Top of DATA FOR REVIEW
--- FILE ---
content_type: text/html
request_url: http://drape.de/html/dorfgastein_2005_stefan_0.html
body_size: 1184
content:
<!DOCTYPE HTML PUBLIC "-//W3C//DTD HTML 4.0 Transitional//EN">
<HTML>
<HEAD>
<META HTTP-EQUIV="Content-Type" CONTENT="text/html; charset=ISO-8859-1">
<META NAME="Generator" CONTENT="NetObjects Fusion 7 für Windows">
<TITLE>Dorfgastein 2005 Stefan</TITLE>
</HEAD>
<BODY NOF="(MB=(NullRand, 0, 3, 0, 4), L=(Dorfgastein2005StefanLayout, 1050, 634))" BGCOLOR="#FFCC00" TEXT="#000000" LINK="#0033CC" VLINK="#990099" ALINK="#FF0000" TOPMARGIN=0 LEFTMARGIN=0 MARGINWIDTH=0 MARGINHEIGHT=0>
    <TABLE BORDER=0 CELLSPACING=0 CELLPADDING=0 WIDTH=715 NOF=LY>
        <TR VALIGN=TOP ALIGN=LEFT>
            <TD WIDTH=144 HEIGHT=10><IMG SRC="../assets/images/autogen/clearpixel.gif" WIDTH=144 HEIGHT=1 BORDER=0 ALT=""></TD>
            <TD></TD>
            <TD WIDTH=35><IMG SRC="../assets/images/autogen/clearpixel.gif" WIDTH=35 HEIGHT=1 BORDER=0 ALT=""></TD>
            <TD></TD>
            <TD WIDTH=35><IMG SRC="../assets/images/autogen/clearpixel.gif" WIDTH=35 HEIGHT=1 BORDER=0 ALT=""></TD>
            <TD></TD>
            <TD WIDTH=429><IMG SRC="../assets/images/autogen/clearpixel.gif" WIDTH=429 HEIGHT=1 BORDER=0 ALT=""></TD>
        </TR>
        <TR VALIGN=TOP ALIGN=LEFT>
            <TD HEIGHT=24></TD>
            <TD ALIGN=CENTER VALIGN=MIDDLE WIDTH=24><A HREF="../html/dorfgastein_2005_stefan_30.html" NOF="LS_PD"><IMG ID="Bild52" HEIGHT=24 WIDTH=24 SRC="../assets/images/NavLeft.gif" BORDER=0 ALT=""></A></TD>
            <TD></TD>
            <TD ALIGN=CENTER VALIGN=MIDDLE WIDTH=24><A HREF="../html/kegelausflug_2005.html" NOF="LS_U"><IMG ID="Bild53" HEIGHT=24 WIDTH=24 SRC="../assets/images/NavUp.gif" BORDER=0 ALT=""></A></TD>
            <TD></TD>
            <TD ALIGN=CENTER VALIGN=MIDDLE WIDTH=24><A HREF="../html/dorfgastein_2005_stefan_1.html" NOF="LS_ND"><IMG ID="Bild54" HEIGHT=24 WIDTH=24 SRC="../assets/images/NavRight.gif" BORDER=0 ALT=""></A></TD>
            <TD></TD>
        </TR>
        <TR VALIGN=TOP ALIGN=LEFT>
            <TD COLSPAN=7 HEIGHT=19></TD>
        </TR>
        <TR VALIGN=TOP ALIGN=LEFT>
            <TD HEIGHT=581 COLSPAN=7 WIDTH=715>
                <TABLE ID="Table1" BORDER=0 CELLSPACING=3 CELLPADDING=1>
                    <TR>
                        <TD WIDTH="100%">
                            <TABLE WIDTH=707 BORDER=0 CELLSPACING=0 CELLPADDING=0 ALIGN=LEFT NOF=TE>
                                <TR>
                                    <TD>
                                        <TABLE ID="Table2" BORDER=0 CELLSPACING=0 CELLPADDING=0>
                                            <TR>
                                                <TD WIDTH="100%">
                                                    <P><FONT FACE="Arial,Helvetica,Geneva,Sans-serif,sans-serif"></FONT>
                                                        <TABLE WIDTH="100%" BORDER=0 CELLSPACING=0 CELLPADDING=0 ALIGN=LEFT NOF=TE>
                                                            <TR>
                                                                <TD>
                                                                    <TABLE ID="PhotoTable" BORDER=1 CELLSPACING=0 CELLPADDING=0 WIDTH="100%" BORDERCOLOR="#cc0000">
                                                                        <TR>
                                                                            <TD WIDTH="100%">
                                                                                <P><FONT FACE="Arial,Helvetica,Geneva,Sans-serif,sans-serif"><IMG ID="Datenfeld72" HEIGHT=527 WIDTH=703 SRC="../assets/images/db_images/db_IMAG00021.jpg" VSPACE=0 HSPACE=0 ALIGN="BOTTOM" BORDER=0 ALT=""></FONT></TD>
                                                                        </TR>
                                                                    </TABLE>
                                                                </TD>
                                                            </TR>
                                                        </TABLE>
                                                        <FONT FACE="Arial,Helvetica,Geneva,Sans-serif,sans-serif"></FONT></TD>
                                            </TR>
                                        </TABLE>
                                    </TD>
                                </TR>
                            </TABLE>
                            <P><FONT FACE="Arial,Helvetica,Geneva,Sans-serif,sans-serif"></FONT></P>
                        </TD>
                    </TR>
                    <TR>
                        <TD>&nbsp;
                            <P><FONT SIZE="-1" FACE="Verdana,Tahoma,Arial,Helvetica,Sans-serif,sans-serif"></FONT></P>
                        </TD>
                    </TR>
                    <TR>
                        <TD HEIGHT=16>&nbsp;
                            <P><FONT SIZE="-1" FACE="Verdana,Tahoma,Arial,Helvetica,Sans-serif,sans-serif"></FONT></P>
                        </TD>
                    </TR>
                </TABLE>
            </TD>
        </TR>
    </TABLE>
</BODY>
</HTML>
Bottom of DATA FOR REVIEW
WORK REQUEST:
When you retype the entries above, keep every line identical to the source.

SOLUTION BELOW:
--- FILE ---
content_type: text/html
request_url: http://drape.de/html/dorfgastein_2005_stefan_0.html
body_size: 1184
content:
<!DOCTYPE HTML PUBLIC "-//W3C//DTD HTML 4.0 Transitional//EN">
<HTML>
<HEAD>
<META HTTP-EQUIV="Content-Type" CONTENT="text/html; charset=ISO-8859-1">
<META NAME="Generator" CONTENT="NetObjects Fusion 7 für Windows">
<TITLE>Dorfgastein 2005 Stefan</TITLE>
</HEAD>
<BODY NOF="(MB=(NullRand, 0, 3, 0, 4), L=(Dorfgastein2005StefanLayout, 1050, 634))" BGCOLOR="#FFCC00" TEXT="#000000" LINK="#0033CC" VLINK="#990099" ALINK="#FF0000" TOPMARGIN=0 LEFTMARGIN=0 MARGINWIDTH=0 MARGINHEIGHT=0>
    <TABLE BORDER=0 CELLSPACING=0 CELLPADDING=0 WIDTH=715 NOF=LY>
        <TR VALIGN=TOP ALIGN=LEFT>
            <TD WIDTH=144 HEIGHT=10><IMG SRC="../assets/images/autogen/clearpixel.gif" WIDTH=144 HEIGHT=1 BORDER=0 ALT=""></TD>
            <TD></TD>
            <TD WIDTH=35><IMG SRC="../assets/images/autogen/clearpixel.gif" WIDTH=35 HEIGHT=1 BORDER=0 ALT=""></TD>
            <TD></TD>
            <TD WIDTH=35><IMG SRC="../assets/images/autogen/clearpixel.gif" WIDTH=35 HEIGHT=1 BORDER=0 ALT=""></TD>
            <TD></TD>
            <TD WIDTH=429><IMG SRC="../assets/images/autogen/clearpixel.gif" WIDTH=429 HEIGHT=1 BORDER=0 ALT=""></TD>
        </TR>
        <TR VALIGN=TOP ALIGN=LEFT>
            <TD HEIGHT=24></TD>
            <TD ALIGN=CENTER VALIGN=MIDDLE WIDTH=24><A HREF="../html/dorfgastein_2005_stefan_30.html" NOF="LS_PD"><IMG ID="Bild52" HEIGHT=24 WIDTH=24 SRC="../assets/images/NavLeft.gif" BORDER=0 ALT=""></A></TD>
            <TD></TD>
            <TD ALIGN=CENTER VALIGN=MIDDLE WIDTH=24><A HREF="../html/kegelausflug_2005.html" NOF="LS_U"><IMG ID="Bild53" HEIGHT=24 WIDTH=24 SRC="../assets/images/NavUp.gif" BORDER=0 ALT=""></A></TD>
            <TD></TD>
            <TD ALIGN=CENTER VALIGN=MIDDLE WIDTH=24><A HREF="../html/dorfgastein_2005_stefan_1.html" NOF="LS_ND"><IMG ID="Bild54" HEIGHT=24 WIDTH=24 SRC="../assets/images/NavRight.gif" BORDER=0 ALT=""></A></TD>
            <TD></TD>
        </TR>
        <TR VALIGN=TOP ALIGN=LEFT>
            <TD COLSPAN=7 HEIGHT=19></TD>
        </TR>
        <TR VALIGN=TOP ALIGN=LEFT>
            <TD HEIGHT=581 COLSPAN=7 WIDTH=715>
                <TABLE ID="Table1" BORDER=0 CELLSPACING=3 CELLPADDING=1>
                    <TR>
                        <TD WIDTH="100%">
                            <TABLE WIDTH=707 BORDER=0 CELLSPACING=0 CELLPADDING=0 ALIGN=LEFT NOF=TE>
                                <TR>
                                    <TD>
                                        <TABLE ID="Table2" BORDER=0 CELLSPACING=0 CELLPADDING=0>
                                            <TR>
                                                <TD WIDTH="100%">
                                                    <P><FONT FACE="Arial,Helvetica,Geneva,Sans-serif,sans-serif"></FONT>
                                                        <TABLE WIDTH="100%" BORDER=0 CELLSPACING=0 CELLPADDING=0 ALIGN=LEFT NOF=TE>
                                                            <TR>
                                                                <TD>
                                                                    <TABLE ID="PhotoTable" BORDER=1 CELLSPACING=0 CELLPADDING=0 WIDTH="100%" BORDERCOLOR="#cc0000">
                                                                        <TR>
                                                                            <TD WIDTH="100%">
                                                                                <P><FONT FACE="Arial,Helvetica,Geneva,Sans-serif,sans-serif"><IMG ID="Datenfeld72" HEIGHT=527 WIDTH=703 SRC="../assets/images/db_images/db_IMAG00021.jpg" VSPACE=0 HSPACE=0 ALIGN="BOTTOM" BORDER=0 ALT=""></FONT></TD>
                                                                        </TR>
                                                                    </TABLE>
                                                                </TD>
                                                            </TR>
                                                        </TABLE>
                                                        <FONT FACE="Arial,Helvetica,Geneva,Sans-serif,sans-serif"></FONT></TD>
                                            </TR>
                                        </TABLE>
                                    </TD>
                                </TR>
                            </TABLE>
                            <P><FONT FACE="Arial,Helvetica,Geneva,Sans-serif,sans-serif"></FONT></P>
                        </TD>
                    </TR>
                    <TR>
                        <TD>&nbsp;
                            <P><FONT SIZE="-1" FACE="Verdana,Tahoma,Arial,Helvetica,Sans-serif,sans-serif"></FONT></P>
                        </TD>
                    </TR>
                    <TR>
                        <TD HEIGHT=16>&nbsp;
                            <P><FONT SIZE="-1" FACE="Verdana,Tahoma,Arial,Helvetica,Sans-serif,sans-serif"></FONT></P>
                        </TD>
                    </TR>
                </TABLE>
            </TD>
        </TR>
    </TABLE>
</BODY>
</HTML>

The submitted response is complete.